Однако, когда речь идет о скоростях, почти равных или равных скорости света, масса m в формуле (4) бесконечно возрастает и становится неограниченно большой, какую бы частицу ни взять. Следовательно, то же самое происходит и с Tмакс. Ни в ньютоновской, ни в эйнштейновской Вселенной нет предела увеличению температуры. Здесь нет наивысшей высоты самого высокого.
Часть IV
Астрономия
13. Ну и температура!
Любой уважающий себя ученый или просто человек, близкий к науке (я говорю о близких к науке, чтобы не оставить за бортом самого себя), мечтает оставить в ней заметный след. Разумеется, в самом хорошем смысле этого слова.
Увы, большинству из нас приходится расставаться со своей мечтой. Я давно понял, что мечтаю напрасно. Сердце подсказывает мне, что никогда «закон Азимова» не попадет на страницы учебников физики, никогда «реакция Азимова» не будет запечатлена в учебниках химии. Возможность создать «теорию Азимова» и даже просто высказать «гипотезу Азимова» ускользнула от меня, и я остался ни с чем.
Ни с чем — это значит с электрической пишущей машинкой, зычным голосом и тайной надеждой, что какая-нибудь моя мысль, пусть даже случайно высказанная, заронит искорку в более светлую голову и поможет ей придумать что-то стоящее.
Так оно и случилось.
Через несколько недель после того, как был впервые опубликован материал предыдущей главы, я получил письмо от доктора Чу, работавшего после защиты докторской диссертации в Институте высших исследований в Принстоне.
Он изложил свои соображения о максимальной возможной температуре, указав при этом, что выводы предыдущей главы возникли из предположения о бесконечности Вселенной. Если бы Вселенная была конечна, то она имела бы и конечную массу. Если бы вся конечная масса, кроме одной частицы, была полностью превращена в энергию и эта энергия сконцентрировалась бы на единственной оставшейся частице (а мы предположили бы, что можно измерить температуру в системе, состоящей всего из одной частицы), тогда мы наконец добрались бы до максимальной возможной температуры материи. Он вычислил, какова была бы эта температура. Она оказалась чудовищно высокой, но, разумеется, не бесконечной.

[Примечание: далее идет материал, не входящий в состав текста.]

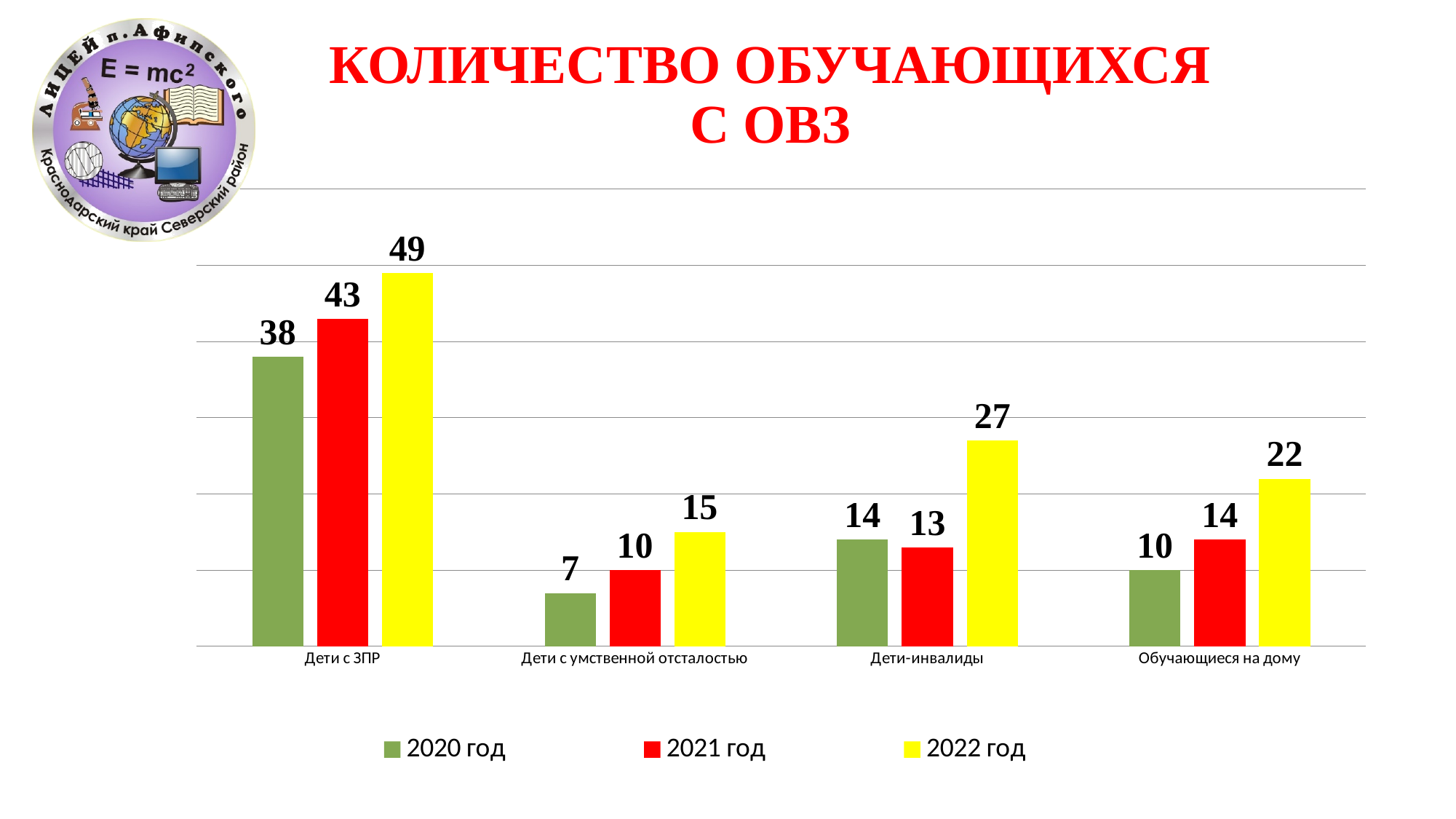
What is the value for 'Дети с ЗПР' in the '2022 год' series? 49 Which is larger for 'Дети-инвалиды': the '2020 год' value or the '2021 год' value? 2020 год What is the value for 'Дети-инвалиды' in the '2021 год' series? 13 What is the difference between the '2022 год' and '2020 год' values for 'Дети-инвалиды'? 13 Which category has the lowest value in the '2021 год' series? Дети с умственной отсталостью How many categories are shown on the x axis? 4 What kind of chart is shown on the slide? Bar chart Which colour represents the '2021 год' series? Red How many series does the legend list? 3 Do the values for 'Дети с умственной отсталостью' rise or fall from 2020 год to 2022 год? Rise Which category has the highest value in the '2020 год' series? Дети с ЗПР What is the value for 'Обучающиеся на дому' in the '2020 год' series? 10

Однако проблема максимальной возможной температуры при условиях, существующих ныне во Вселенной, продолжала занимать доктора Чу даже после того, как он покинул Принстон и стал работать в Институте космических исследований в Нью-Йорке. В письме, которое он мне послал 14 ноября 1961 года, говорилось (цитирую его с любезного согласия доктора Чу):
«Я переключился с физики элементарных частиц на астрофизику тотчас после того, как получил докторскую степень. Ваша статья возбудила во мне интерес к сверхновым звездам. Как известно, горячéе недр этих звезд не бывает ничего. Может быть, именно там верхний предел температуры?»
Вскоре он опубликовал статьи в «Физикал ревьюз» и «Анналз оф физикс», в которых в общих чертах излагалась его теория образования сверхновых звезд.
С сугубо корыстной целью мне хотелось бы дать вам некоторое представление об этой новой теории, но прошу вас помнить, что доктор Чу ответственности за то, как я ее изложу, не несет. В своих статьях он пользуется двойными интегралами, гиперболическими функциями и математическими приемами всех видов, которые, разумеется, не укладываются в элементарную алгебру и даже меня иногда ставят в тупик. Поэтому, возможно, я могу неверно истолковать некоторые высказывания.
Однако я сделал все, что было в моих силах, и, как всегда, начну с самых истоков вопроса, то есть с субатомной частицы — нейтрино. Начало ее волнующей истории связано с именем Эйнштейна. В 1905 году в своей специальной теории относительности Эйнштейн показал, что масса неразрывно связана с энергией и что величина этой энергии может быть подсчитана по простой формуле. (Да-да, я говорю о формуле Е = МС2.)